### TEXT PROVIDED

# Be careful running through thick weeds and grass/pads



## wasilvers (Jul 9, 2011)

During the WI/IL fishing tourney in Madison, I got in some really thick weeds, to the point my troller was struggling. I spent a lot of time on full power moving through and them and 7-10 minutes of time at high speed trying to getting out of them. After that, my battery was about dead and I left the troller on speed 4/5 when used the rest of the day. 
Well, this last weekend I found out that speeds 1&2 are speed 4, speeds 3-5 are normal - so I really don't have a low speed troller anymore. I tore into it today and turns out the swich was fine, but the wires in the head had BURNED THROUGH THEIR SHIELDS - not just one but 3 wires had burned their shields and were making contact. They had shorted out and so my speeds were all goofed up. It could have been much worse I suppose, instead it was just annoying. My inline fuse never blew.

I blame the weeds and high speed for causing the heat problem - so try to clear them off the motor as soon as you can.


----------



## countryboy210 (Jul 9, 2011)

Great Advice For Us !

Really Good Luck For You That Day.


----------



## devilmutt (Jul 9, 2011)

When I get in the heavy weeds like that I'll lift the prop out of the water and yell "SALAD SHOOTER" as loud as I can then step on the switch. After a few seconds of flying debris I'm good to go.


----------



## Razorback (Jul 10, 2011)

One of my favorite places to fish is deep in the lily pads and grass. I rarely ever see anybody else get up in there. I use the same salad shooter technique. If I'm trying to go a longer distance, rather than just a few feet, I hold the rope to where the prop is just barely in the water. Moves me along just fine.


----------



## Deadmeat (Jul 10, 2011)

A $500 trolling motor will always protect a $2 in-line fuse by blowing first.


----------



## DanMC (Jul 10, 2011)

Wow...i hope i can cut thru weeds with my 2 Hp Honda trolling motor,i suppose the motor can stall when is too much loaded with weeds.This was one of the main reasons i choose to go with an air cooled trolling motor, will not suck in anything...i wonder what will my 2Hp be equivalent to what in pounds speak :?: #-o ...Hp~Pounds...if compared to an electric trolling motor... :? 
Dan


----------



## Hanr3 (Jul 10, 2011)

I'll have to check mine out. Same weeds, same day. Hopefully NOT the same result!

What brand is yours Will?


----------



## skimsucka (Jul 10, 2011)

######

**EXERCISE OBJECTIVE**
From the thread about trolling motors in thick weeds, pull out the passage starting at "## Razorback (Jul" and ending at "by blowing first.", word for word.

### RECORD LIST

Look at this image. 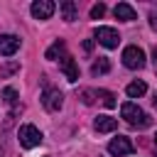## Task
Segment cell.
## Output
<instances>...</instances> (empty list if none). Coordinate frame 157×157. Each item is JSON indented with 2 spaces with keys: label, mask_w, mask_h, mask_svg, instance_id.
I'll return each instance as SVG.
<instances>
[{
  "label": "cell",
  "mask_w": 157,
  "mask_h": 157,
  "mask_svg": "<svg viewBox=\"0 0 157 157\" xmlns=\"http://www.w3.org/2000/svg\"><path fill=\"white\" fill-rule=\"evenodd\" d=\"M20 49V37L15 34H0V54L2 56H12Z\"/></svg>",
  "instance_id": "cell-9"
},
{
  "label": "cell",
  "mask_w": 157,
  "mask_h": 157,
  "mask_svg": "<svg viewBox=\"0 0 157 157\" xmlns=\"http://www.w3.org/2000/svg\"><path fill=\"white\" fill-rule=\"evenodd\" d=\"M61 103H64V96H61L59 88H44V93H42V105H44L49 113H56V110L61 108Z\"/></svg>",
  "instance_id": "cell-6"
},
{
  "label": "cell",
  "mask_w": 157,
  "mask_h": 157,
  "mask_svg": "<svg viewBox=\"0 0 157 157\" xmlns=\"http://www.w3.org/2000/svg\"><path fill=\"white\" fill-rule=\"evenodd\" d=\"M145 91H147L145 81H132V83H128V86H125V93H128V98H140Z\"/></svg>",
  "instance_id": "cell-14"
},
{
  "label": "cell",
  "mask_w": 157,
  "mask_h": 157,
  "mask_svg": "<svg viewBox=\"0 0 157 157\" xmlns=\"http://www.w3.org/2000/svg\"><path fill=\"white\" fill-rule=\"evenodd\" d=\"M96 96L103 101V105H105V108H115V96H113L110 91H103V88H98V91H96Z\"/></svg>",
  "instance_id": "cell-16"
},
{
  "label": "cell",
  "mask_w": 157,
  "mask_h": 157,
  "mask_svg": "<svg viewBox=\"0 0 157 157\" xmlns=\"http://www.w3.org/2000/svg\"><path fill=\"white\" fill-rule=\"evenodd\" d=\"M155 147H157V135H155Z\"/></svg>",
  "instance_id": "cell-25"
},
{
  "label": "cell",
  "mask_w": 157,
  "mask_h": 157,
  "mask_svg": "<svg viewBox=\"0 0 157 157\" xmlns=\"http://www.w3.org/2000/svg\"><path fill=\"white\" fill-rule=\"evenodd\" d=\"M108 152H110L113 157H125V155H132V152H135V147H132L130 137L118 135V137H113V140L108 142Z\"/></svg>",
  "instance_id": "cell-5"
},
{
  "label": "cell",
  "mask_w": 157,
  "mask_h": 157,
  "mask_svg": "<svg viewBox=\"0 0 157 157\" xmlns=\"http://www.w3.org/2000/svg\"><path fill=\"white\" fill-rule=\"evenodd\" d=\"M91 96H93V91H88V88H81V101H83L86 105H91V103H93V98H91Z\"/></svg>",
  "instance_id": "cell-19"
},
{
  "label": "cell",
  "mask_w": 157,
  "mask_h": 157,
  "mask_svg": "<svg viewBox=\"0 0 157 157\" xmlns=\"http://www.w3.org/2000/svg\"><path fill=\"white\" fill-rule=\"evenodd\" d=\"M59 12H61V17H64L66 22L78 20V5H76L74 0H64V2H59Z\"/></svg>",
  "instance_id": "cell-10"
},
{
  "label": "cell",
  "mask_w": 157,
  "mask_h": 157,
  "mask_svg": "<svg viewBox=\"0 0 157 157\" xmlns=\"http://www.w3.org/2000/svg\"><path fill=\"white\" fill-rule=\"evenodd\" d=\"M2 101H5L7 105H15V103H17V91H15V88H10V86H7V88H2Z\"/></svg>",
  "instance_id": "cell-17"
},
{
  "label": "cell",
  "mask_w": 157,
  "mask_h": 157,
  "mask_svg": "<svg viewBox=\"0 0 157 157\" xmlns=\"http://www.w3.org/2000/svg\"><path fill=\"white\" fill-rule=\"evenodd\" d=\"M155 74H157V49H155Z\"/></svg>",
  "instance_id": "cell-23"
},
{
  "label": "cell",
  "mask_w": 157,
  "mask_h": 157,
  "mask_svg": "<svg viewBox=\"0 0 157 157\" xmlns=\"http://www.w3.org/2000/svg\"><path fill=\"white\" fill-rule=\"evenodd\" d=\"M110 71V61L105 59V56H98L93 64H91V74L93 76H101V74H108Z\"/></svg>",
  "instance_id": "cell-13"
},
{
  "label": "cell",
  "mask_w": 157,
  "mask_h": 157,
  "mask_svg": "<svg viewBox=\"0 0 157 157\" xmlns=\"http://www.w3.org/2000/svg\"><path fill=\"white\" fill-rule=\"evenodd\" d=\"M91 47H93V42H91V39H86V42H83V49H86V52H91Z\"/></svg>",
  "instance_id": "cell-22"
},
{
  "label": "cell",
  "mask_w": 157,
  "mask_h": 157,
  "mask_svg": "<svg viewBox=\"0 0 157 157\" xmlns=\"http://www.w3.org/2000/svg\"><path fill=\"white\" fill-rule=\"evenodd\" d=\"M120 115L125 118V123H130L132 128H147L152 120L147 118V113L137 105V103H132V101H128V103H123L120 105Z\"/></svg>",
  "instance_id": "cell-1"
},
{
  "label": "cell",
  "mask_w": 157,
  "mask_h": 157,
  "mask_svg": "<svg viewBox=\"0 0 157 157\" xmlns=\"http://www.w3.org/2000/svg\"><path fill=\"white\" fill-rule=\"evenodd\" d=\"M93 128H96L98 132H113V130L118 128V120L110 118V115H98L96 123H93Z\"/></svg>",
  "instance_id": "cell-12"
},
{
  "label": "cell",
  "mask_w": 157,
  "mask_h": 157,
  "mask_svg": "<svg viewBox=\"0 0 157 157\" xmlns=\"http://www.w3.org/2000/svg\"><path fill=\"white\" fill-rule=\"evenodd\" d=\"M103 15H105V5H103V2H98V5L91 7V17H93V20H101Z\"/></svg>",
  "instance_id": "cell-18"
},
{
  "label": "cell",
  "mask_w": 157,
  "mask_h": 157,
  "mask_svg": "<svg viewBox=\"0 0 157 157\" xmlns=\"http://www.w3.org/2000/svg\"><path fill=\"white\" fill-rule=\"evenodd\" d=\"M152 103H155V108H157V93H155V98H152Z\"/></svg>",
  "instance_id": "cell-24"
},
{
  "label": "cell",
  "mask_w": 157,
  "mask_h": 157,
  "mask_svg": "<svg viewBox=\"0 0 157 157\" xmlns=\"http://www.w3.org/2000/svg\"><path fill=\"white\" fill-rule=\"evenodd\" d=\"M47 59H56V56H64V42L61 39H56L49 49H47V54H44Z\"/></svg>",
  "instance_id": "cell-15"
},
{
  "label": "cell",
  "mask_w": 157,
  "mask_h": 157,
  "mask_svg": "<svg viewBox=\"0 0 157 157\" xmlns=\"http://www.w3.org/2000/svg\"><path fill=\"white\" fill-rule=\"evenodd\" d=\"M123 64H125L128 69H132V71L142 69V66H145V52H142L137 44L125 47V49H123Z\"/></svg>",
  "instance_id": "cell-3"
},
{
  "label": "cell",
  "mask_w": 157,
  "mask_h": 157,
  "mask_svg": "<svg viewBox=\"0 0 157 157\" xmlns=\"http://www.w3.org/2000/svg\"><path fill=\"white\" fill-rule=\"evenodd\" d=\"M59 69L64 71V76H66V81H76L78 78V66H76V61H74V56H69V54H64L61 59H59Z\"/></svg>",
  "instance_id": "cell-8"
},
{
  "label": "cell",
  "mask_w": 157,
  "mask_h": 157,
  "mask_svg": "<svg viewBox=\"0 0 157 157\" xmlns=\"http://www.w3.org/2000/svg\"><path fill=\"white\" fill-rule=\"evenodd\" d=\"M54 10H56V5L52 0H34L32 7H29V12H32L34 20H49L54 15Z\"/></svg>",
  "instance_id": "cell-7"
},
{
  "label": "cell",
  "mask_w": 157,
  "mask_h": 157,
  "mask_svg": "<svg viewBox=\"0 0 157 157\" xmlns=\"http://www.w3.org/2000/svg\"><path fill=\"white\" fill-rule=\"evenodd\" d=\"M17 137H20V145L25 147V150H32V147H37L39 142H42V130L39 128H34V125H22L20 128V132H17Z\"/></svg>",
  "instance_id": "cell-2"
},
{
  "label": "cell",
  "mask_w": 157,
  "mask_h": 157,
  "mask_svg": "<svg viewBox=\"0 0 157 157\" xmlns=\"http://www.w3.org/2000/svg\"><path fill=\"white\" fill-rule=\"evenodd\" d=\"M15 69H20V64H10V66H5V69H0V76H7V74H12Z\"/></svg>",
  "instance_id": "cell-21"
},
{
  "label": "cell",
  "mask_w": 157,
  "mask_h": 157,
  "mask_svg": "<svg viewBox=\"0 0 157 157\" xmlns=\"http://www.w3.org/2000/svg\"><path fill=\"white\" fill-rule=\"evenodd\" d=\"M113 12H115V17H118V20H123V22H132V20H137L135 7H132V5H128V2H118Z\"/></svg>",
  "instance_id": "cell-11"
},
{
  "label": "cell",
  "mask_w": 157,
  "mask_h": 157,
  "mask_svg": "<svg viewBox=\"0 0 157 157\" xmlns=\"http://www.w3.org/2000/svg\"><path fill=\"white\" fill-rule=\"evenodd\" d=\"M150 27H152V29H157V7H152V10H150Z\"/></svg>",
  "instance_id": "cell-20"
},
{
  "label": "cell",
  "mask_w": 157,
  "mask_h": 157,
  "mask_svg": "<svg viewBox=\"0 0 157 157\" xmlns=\"http://www.w3.org/2000/svg\"><path fill=\"white\" fill-rule=\"evenodd\" d=\"M93 37H96V42H98L101 47H105V49H115V47L120 44V34H118L113 27H96Z\"/></svg>",
  "instance_id": "cell-4"
}]
</instances>
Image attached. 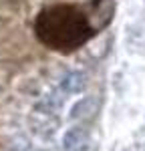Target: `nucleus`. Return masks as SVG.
<instances>
[{"mask_svg":"<svg viewBox=\"0 0 145 151\" xmlns=\"http://www.w3.org/2000/svg\"><path fill=\"white\" fill-rule=\"evenodd\" d=\"M95 111H97V99L95 97H85L71 109V117L72 119H81V117L93 115Z\"/></svg>","mask_w":145,"mask_h":151,"instance_id":"nucleus-4","label":"nucleus"},{"mask_svg":"<svg viewBox=\"0 0 145 151\" xmlns=\"http://www.w3.org/2000/svg\"><path fill=\"white\" fill-rule=\"evenodd\" d=\"M34 30L38 40L57 52H72L95 35L89 16L75 4H55L45 8L36 16Z\"/></svg>","mask_w":145,"mask_h":151,"instance_id":"nucleus-1","label":"nucleus"},{"mask_svg":"<svg viewBox=\"0 0 145 151\" xmlns=\"http://www.w3.org/2000/svg\"><path fill=\"white\" fill-rule=\"evenodd\" d=\"M87 145V133L83 129L75 127L65 135V149L67 151H81Z\"/></svg>","mask_w":145,"mask_h":151,"instance_id":"nucleus-3","label":"nucleus"},{"mask_svg":"<svg viewBox=\"0 0 145 151\" xmlns=\"http://www.w3.org/2000/svg\"><path fill=\"white\" fill-rule=\"evenodd\" d=\"M83 87H85V75H83V73H69V75L65 77V81L60 83V87L57 89V93H55V95L62 101V99L69 97V95L79 93Z\"/></svg>","mask_w":145,"mask_h":151,"instance_id":"nucleus-2","label":"nucleus"}]
</instances>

######

**EXERCISE SOLUTION**
## Razorback (Jul 10, 2011)

One of my favorite places to fish is deep in the lily pads and grass. I rarely ever see anybody else get up in there. I use the same salad shooter technique. If I'm trying to go a longer distance, rather than just a few feet, I hold the rope to where the prop is just barely in the water. Moves me along just fine.


----------



## Deadmeat (Jul 10, 2011)

A $500 trolling motor will always protect a $2 in-line fuse by blowing first.